TASK A:
List the societal benefits of agriculture that the conclusions passage names.
TASK B:
Copy the part of the conclusions passage that begins at the words "The Scottish Government" and stops after the words "contribution farmers make.".

PASSAGE SHOWN:
"""
13. Conclusions and Next Steps
The challenges facing agriculture in this post Brexit, post COVID era are multi-faceted and complex. There are multiple objectives which may seem at odds with each other. How can we meet the demands of feeding a growing global population while reducing absolute emissions? How can farmers become market led and market driven if they must also provide public benefits for which there is no market reward?
The Scottish Government has set legally binding targets for GHG emissions reductions which appear to be unachievable if overall targets are bluntly disaggregated by industry and sector. We suggest that there must be recognition that agriculture delivers a plethora of societal benefits ranging from healthy, nutritious food and biodiversity to the health and wellbeing of the nation and so crude targets do not adequately capture the contribution farmers make.
Notwithstanding the wider context however, the dairy sector acknowledges that there is much room for improvement and stands ready and willing to tackle the multiple challenges it faces. If given the right policy environment dairy farmers will adapt and embrace change. Scottish dairy farmers are proud of what they produce, and they want to do it in a climate sensitive way. They have demonstrated that they are adaptable to change and are willing to embrace innovation. They do not want to be recipients of public funds as income support. They want to deliver public benefits and to be rewarded fairly for doing do, with the outputs of their efforts properly recognised and valued by society.
Dairy farmers are part of the solution to climate change and look forward with optimism to a facilitative, inclusive policy climate in Scotland that will enable all sectors of agriculture to come together to develop a cohesive and integrated agricultural policy.
"""
SUPPLIED MATERIAL:
"""
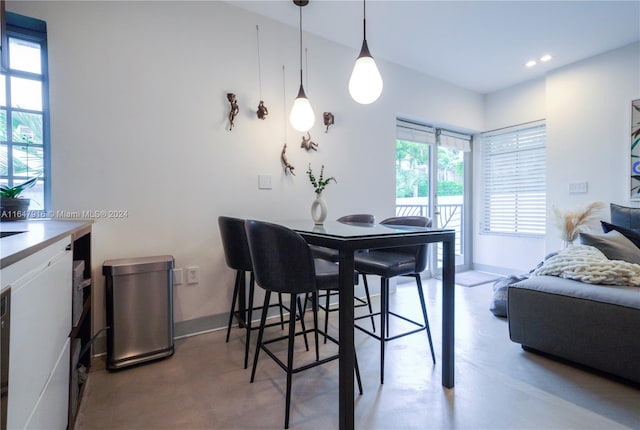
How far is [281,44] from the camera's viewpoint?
→ 8.99ft

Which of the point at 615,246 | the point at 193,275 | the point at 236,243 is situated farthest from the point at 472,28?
the point at 193,275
"""
ANSWER SECTION A:
healthy, nutritious food; biodiversity; the health and wellbeing of the nation

ANSWER SECTION B:
The Scottish Government has set legally binding targets for GHG emissions reductions which appear to be unachievable if overall targets are bluntly disaggregated by industry and sector. We suggest that there must be recognition that agriculture delivers a plethora of societal benefits ranging from healthy, nutritious food and biodiversity to the health and wellbeing of the nation and so crude targets do not adequately capture the contribution farmers make.